Exercise brief:
Repeat the passage on cleaning a boat's water tank between "If you do then" and "than the supermarket.", inclusive, swapping each "Milton" for "chlorine".

Text block:
================
If you do then what do people do to clean the tank or do you out additives in?

I have flexi bag tank and the water has been sat in it for over a year before I bought the boat. It looks clear and tastes fine but I wouldnt want to swallow it that's for sure.

Advice?
 
if you are concerned about the water quality, then empty the bag/tank, refill, and add a tablet or two of Milton. (The stuff used for baby's bottles).

Bleach can be used as a sterilising agent to disinfect a dirty tank, but the forum chymists have reasoned reservations about using it as a prophylactic.
 
Flush it out, use some sterilising tablets from Boots, repeat if you're not sure, then fill up and use normally. Never take bottled water as I'm too tight to buy it, and too lazy too cart it around when there is usually a tap closer to the boat than the supermarket.
 
We also have a flexible tank ( 50 litre plastimo). At the beginning of every season we flush it out and then treat it with Milton and flush again, and again. We have a carbon filter and drink the water , so far without any ill effects, or any bad taste.
 
I've always drunk our tank water un-boiled & never had a problem. Mostly had rigid tanks which I run out over winter and refill in the spring. The flexi-tanks were more troublesome and I used to use Milton or Puritabs - more problematic because they never dry properly & so the biofilm persists (technical term for the "slime" that lives in plastic pipes).
================
Extracted information:
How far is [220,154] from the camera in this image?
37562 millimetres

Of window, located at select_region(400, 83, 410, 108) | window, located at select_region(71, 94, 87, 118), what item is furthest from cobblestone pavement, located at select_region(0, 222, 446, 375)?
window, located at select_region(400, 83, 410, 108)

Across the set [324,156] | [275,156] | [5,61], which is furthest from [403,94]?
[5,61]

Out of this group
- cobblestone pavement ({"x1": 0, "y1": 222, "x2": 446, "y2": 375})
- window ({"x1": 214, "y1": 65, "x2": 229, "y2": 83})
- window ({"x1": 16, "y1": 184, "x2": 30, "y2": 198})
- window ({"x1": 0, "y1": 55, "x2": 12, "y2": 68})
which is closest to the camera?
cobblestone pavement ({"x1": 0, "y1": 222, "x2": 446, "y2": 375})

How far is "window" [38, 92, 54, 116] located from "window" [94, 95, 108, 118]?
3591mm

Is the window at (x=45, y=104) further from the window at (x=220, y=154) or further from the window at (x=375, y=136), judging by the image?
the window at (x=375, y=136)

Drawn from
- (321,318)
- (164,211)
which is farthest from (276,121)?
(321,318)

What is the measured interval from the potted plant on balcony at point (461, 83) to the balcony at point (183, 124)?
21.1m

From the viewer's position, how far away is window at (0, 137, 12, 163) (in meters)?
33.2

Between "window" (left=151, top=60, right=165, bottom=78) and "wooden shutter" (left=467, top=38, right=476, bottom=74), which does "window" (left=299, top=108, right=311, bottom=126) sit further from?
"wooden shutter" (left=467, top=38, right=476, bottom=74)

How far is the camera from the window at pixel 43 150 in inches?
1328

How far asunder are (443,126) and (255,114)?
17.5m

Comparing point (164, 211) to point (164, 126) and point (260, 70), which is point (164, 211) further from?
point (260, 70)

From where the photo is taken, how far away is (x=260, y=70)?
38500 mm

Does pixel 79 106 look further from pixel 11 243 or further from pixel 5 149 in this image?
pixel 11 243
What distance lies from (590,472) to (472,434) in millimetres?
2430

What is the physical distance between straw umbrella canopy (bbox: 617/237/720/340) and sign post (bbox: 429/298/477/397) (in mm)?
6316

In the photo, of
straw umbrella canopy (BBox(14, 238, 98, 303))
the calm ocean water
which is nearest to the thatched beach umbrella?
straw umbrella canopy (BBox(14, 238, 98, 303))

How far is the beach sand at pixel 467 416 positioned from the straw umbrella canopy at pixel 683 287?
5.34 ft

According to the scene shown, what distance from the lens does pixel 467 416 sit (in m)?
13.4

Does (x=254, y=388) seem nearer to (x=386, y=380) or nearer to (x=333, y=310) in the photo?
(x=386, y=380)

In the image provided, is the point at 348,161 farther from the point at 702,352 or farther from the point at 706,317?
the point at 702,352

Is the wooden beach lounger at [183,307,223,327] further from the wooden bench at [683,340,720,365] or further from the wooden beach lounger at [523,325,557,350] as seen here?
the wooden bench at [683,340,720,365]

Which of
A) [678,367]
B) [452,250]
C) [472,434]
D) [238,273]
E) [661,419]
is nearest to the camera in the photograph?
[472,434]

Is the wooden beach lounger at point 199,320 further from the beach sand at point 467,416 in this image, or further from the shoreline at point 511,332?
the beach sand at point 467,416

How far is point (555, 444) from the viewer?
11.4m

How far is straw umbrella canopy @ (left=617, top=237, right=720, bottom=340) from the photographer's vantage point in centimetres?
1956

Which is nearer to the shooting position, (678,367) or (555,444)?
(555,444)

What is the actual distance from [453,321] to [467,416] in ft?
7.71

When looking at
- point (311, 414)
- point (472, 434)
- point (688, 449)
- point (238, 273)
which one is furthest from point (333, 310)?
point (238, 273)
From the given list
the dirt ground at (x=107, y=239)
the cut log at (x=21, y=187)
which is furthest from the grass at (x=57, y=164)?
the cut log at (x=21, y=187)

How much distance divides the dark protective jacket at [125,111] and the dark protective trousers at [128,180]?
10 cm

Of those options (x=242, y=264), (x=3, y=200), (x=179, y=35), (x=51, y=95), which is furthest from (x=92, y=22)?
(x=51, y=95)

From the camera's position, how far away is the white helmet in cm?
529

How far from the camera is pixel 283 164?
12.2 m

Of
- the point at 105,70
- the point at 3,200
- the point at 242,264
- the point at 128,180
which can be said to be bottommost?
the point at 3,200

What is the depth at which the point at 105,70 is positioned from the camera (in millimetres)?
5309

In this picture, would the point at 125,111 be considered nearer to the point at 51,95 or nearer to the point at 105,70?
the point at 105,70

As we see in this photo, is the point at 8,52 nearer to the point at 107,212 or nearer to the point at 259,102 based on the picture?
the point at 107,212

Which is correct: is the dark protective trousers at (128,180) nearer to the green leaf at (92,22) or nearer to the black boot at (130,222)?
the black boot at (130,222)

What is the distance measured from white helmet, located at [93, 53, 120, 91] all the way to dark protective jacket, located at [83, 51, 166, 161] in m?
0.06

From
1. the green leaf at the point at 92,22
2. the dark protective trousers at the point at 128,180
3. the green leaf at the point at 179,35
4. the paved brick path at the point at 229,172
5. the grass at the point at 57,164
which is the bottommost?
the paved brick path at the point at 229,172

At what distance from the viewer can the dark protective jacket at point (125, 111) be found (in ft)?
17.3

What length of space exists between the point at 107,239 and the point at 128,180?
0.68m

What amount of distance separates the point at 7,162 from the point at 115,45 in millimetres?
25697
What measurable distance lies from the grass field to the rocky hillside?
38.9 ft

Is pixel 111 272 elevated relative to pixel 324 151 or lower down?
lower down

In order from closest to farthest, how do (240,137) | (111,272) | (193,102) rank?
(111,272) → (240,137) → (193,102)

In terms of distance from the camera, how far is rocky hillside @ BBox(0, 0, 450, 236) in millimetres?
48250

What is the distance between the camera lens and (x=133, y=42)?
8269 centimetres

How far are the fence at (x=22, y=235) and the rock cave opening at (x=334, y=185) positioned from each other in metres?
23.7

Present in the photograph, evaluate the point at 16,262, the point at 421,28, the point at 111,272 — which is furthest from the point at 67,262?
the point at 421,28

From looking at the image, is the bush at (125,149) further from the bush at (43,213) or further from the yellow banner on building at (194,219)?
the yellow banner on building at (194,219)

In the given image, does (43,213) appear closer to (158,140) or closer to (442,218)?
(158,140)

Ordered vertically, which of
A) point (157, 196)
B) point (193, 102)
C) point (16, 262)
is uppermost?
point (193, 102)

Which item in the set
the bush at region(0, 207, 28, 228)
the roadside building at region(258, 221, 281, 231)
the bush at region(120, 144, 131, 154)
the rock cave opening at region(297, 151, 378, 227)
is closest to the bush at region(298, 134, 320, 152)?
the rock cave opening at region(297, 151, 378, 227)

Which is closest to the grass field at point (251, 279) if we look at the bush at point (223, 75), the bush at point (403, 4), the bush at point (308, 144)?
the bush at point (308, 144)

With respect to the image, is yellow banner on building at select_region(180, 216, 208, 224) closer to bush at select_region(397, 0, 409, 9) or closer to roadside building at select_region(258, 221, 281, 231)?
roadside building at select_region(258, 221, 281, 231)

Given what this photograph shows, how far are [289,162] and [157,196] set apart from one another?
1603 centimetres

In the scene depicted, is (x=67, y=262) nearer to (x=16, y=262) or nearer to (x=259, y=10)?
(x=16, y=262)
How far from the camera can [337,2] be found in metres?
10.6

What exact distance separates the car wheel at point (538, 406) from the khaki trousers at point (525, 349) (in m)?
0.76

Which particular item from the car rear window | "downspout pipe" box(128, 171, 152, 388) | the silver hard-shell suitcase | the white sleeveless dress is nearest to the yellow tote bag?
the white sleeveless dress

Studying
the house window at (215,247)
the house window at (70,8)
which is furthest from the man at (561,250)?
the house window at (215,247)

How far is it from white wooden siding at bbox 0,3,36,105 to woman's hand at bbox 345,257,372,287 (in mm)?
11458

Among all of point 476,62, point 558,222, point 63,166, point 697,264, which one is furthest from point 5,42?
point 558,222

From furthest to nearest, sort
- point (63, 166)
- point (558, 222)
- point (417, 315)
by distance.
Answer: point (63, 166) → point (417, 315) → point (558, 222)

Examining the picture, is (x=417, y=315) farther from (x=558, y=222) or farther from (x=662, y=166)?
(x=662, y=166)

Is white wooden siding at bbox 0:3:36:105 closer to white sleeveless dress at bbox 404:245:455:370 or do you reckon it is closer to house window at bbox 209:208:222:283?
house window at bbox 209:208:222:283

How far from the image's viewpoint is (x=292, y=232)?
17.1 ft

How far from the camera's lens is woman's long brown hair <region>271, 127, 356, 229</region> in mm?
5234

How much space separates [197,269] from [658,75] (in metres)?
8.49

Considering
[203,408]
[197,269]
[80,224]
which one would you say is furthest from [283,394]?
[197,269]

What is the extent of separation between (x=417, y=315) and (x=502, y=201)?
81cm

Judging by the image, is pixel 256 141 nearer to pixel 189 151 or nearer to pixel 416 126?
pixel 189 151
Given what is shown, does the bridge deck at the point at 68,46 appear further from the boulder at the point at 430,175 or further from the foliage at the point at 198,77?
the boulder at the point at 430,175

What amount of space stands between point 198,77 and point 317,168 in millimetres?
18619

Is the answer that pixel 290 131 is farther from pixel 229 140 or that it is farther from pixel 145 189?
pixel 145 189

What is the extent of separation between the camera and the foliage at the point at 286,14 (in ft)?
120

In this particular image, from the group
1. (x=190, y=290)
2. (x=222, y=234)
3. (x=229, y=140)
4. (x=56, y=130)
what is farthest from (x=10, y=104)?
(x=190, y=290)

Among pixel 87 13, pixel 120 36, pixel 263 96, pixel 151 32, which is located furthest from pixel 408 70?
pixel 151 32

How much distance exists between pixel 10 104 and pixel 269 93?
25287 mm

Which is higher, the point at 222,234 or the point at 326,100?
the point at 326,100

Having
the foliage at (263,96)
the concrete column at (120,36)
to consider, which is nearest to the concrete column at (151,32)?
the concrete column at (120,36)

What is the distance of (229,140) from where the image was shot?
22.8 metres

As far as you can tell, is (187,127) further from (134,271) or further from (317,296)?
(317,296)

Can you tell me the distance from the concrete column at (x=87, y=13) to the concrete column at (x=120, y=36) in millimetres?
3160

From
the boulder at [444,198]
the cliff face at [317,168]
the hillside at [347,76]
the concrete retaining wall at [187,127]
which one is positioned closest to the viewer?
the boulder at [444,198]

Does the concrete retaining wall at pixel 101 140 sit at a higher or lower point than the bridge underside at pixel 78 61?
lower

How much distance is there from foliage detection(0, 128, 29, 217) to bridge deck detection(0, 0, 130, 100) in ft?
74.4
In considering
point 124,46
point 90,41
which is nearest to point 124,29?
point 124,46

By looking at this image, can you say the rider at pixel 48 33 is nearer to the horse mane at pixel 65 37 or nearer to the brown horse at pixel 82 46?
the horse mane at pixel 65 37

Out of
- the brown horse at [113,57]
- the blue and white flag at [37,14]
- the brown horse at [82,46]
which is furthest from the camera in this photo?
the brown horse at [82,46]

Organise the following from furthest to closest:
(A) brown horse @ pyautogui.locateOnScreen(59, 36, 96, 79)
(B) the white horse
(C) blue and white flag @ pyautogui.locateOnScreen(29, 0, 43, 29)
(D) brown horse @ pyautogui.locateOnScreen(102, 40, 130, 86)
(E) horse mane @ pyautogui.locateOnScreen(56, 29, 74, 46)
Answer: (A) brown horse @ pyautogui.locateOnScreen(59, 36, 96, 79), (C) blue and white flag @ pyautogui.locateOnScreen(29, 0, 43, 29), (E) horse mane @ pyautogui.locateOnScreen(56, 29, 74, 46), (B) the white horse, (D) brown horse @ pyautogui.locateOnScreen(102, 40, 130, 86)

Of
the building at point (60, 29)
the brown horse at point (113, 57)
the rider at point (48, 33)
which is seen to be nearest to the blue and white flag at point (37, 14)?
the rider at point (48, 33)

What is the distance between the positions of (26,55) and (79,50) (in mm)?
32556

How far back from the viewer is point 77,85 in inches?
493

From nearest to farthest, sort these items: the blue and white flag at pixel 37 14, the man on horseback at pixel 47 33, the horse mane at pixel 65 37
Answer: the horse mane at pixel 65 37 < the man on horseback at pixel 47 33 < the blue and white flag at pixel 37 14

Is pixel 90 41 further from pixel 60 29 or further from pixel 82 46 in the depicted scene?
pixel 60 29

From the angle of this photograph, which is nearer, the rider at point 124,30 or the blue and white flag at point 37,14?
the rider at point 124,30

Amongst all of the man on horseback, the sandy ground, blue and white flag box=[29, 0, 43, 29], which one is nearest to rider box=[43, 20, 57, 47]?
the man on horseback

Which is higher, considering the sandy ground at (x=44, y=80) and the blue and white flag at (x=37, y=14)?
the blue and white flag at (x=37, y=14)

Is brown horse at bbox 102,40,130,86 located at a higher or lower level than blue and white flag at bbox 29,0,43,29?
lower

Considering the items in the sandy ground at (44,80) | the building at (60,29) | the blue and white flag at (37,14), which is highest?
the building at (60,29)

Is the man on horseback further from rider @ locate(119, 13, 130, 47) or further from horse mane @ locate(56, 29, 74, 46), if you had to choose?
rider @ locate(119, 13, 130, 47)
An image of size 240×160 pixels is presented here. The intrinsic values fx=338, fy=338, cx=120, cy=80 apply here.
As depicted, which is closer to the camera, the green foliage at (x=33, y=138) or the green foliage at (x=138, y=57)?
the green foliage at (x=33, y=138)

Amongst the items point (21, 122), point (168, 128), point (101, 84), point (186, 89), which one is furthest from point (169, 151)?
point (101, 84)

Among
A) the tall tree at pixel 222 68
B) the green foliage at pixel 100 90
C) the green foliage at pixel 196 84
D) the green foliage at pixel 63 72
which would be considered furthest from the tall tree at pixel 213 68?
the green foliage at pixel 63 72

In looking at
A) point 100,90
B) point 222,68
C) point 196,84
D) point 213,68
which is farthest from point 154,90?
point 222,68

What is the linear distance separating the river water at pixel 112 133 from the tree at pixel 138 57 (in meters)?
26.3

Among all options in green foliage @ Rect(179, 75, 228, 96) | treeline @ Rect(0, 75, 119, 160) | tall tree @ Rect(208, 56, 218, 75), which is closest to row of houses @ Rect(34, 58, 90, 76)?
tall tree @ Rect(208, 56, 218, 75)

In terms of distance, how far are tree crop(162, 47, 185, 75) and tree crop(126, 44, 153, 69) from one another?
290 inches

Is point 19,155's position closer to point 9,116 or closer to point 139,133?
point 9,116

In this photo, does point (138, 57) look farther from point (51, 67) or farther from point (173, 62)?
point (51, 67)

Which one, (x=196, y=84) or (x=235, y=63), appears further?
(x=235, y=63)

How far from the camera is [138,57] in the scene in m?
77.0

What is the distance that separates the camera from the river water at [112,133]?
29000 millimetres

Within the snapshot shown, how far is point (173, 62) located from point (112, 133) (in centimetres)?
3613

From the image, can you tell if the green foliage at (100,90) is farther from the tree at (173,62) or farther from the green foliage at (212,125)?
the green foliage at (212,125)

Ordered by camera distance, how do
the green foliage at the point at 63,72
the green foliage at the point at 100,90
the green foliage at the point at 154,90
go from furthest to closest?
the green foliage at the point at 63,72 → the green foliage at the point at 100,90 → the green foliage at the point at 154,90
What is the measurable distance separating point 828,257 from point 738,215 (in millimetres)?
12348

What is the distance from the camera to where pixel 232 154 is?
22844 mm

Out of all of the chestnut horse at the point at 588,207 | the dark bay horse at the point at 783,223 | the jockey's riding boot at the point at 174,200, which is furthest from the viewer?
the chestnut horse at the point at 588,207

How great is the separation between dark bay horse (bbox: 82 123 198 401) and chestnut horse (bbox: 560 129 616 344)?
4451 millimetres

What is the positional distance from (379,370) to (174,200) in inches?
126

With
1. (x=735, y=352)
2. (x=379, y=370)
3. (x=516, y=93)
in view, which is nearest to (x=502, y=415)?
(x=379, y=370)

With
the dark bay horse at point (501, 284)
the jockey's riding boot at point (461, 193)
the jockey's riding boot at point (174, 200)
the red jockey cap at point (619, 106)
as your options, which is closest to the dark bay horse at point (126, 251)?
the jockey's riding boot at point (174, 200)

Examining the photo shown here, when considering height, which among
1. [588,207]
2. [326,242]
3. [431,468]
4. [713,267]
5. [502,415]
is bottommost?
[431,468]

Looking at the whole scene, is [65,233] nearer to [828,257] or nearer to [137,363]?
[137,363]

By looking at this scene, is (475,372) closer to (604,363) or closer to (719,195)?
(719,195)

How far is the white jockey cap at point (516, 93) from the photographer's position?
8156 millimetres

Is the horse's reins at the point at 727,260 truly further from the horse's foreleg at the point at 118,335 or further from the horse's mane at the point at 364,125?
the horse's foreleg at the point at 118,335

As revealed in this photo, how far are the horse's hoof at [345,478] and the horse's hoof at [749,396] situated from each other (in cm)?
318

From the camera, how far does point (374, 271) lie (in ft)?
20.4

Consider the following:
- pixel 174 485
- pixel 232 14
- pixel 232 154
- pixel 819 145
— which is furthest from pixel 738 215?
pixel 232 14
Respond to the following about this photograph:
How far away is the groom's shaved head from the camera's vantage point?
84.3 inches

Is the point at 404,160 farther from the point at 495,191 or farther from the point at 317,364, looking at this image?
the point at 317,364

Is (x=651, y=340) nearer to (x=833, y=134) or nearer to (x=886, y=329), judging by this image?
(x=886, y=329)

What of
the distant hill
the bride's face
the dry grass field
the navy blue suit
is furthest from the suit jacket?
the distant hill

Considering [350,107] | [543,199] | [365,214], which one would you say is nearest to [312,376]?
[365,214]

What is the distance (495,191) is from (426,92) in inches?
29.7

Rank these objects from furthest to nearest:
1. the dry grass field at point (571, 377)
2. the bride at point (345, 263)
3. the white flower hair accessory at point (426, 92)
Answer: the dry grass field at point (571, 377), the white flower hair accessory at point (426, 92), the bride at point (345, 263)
================
Completed task:
If you do then what do people do to clean the tank or do you out additives in?

I have flexi bag tank and the water has been sat in it for over a year before I bought the boat. It looks clear and tastes fine but I wouldnt want to swallow it that's for sure.

Advice?
 
if you are concerned about the water quality, then empty the bag/tank, refill, and add a tablet or two of chlorine. (The stuff used for baby's bottles).

Bleach can be used as a sterilising agent to disinfect a dirty tank, but the forum chymists have reasoned reservations about using it as a prophylactic.
 
Flush it out, use some sterilising tablets from Boots, repeat if you're not sure, then fill up and use normally. Never take bottled water as I'm too tight to buy it, and too lazy too cart it around when there is usually a tap closer to the boat than the supermarket.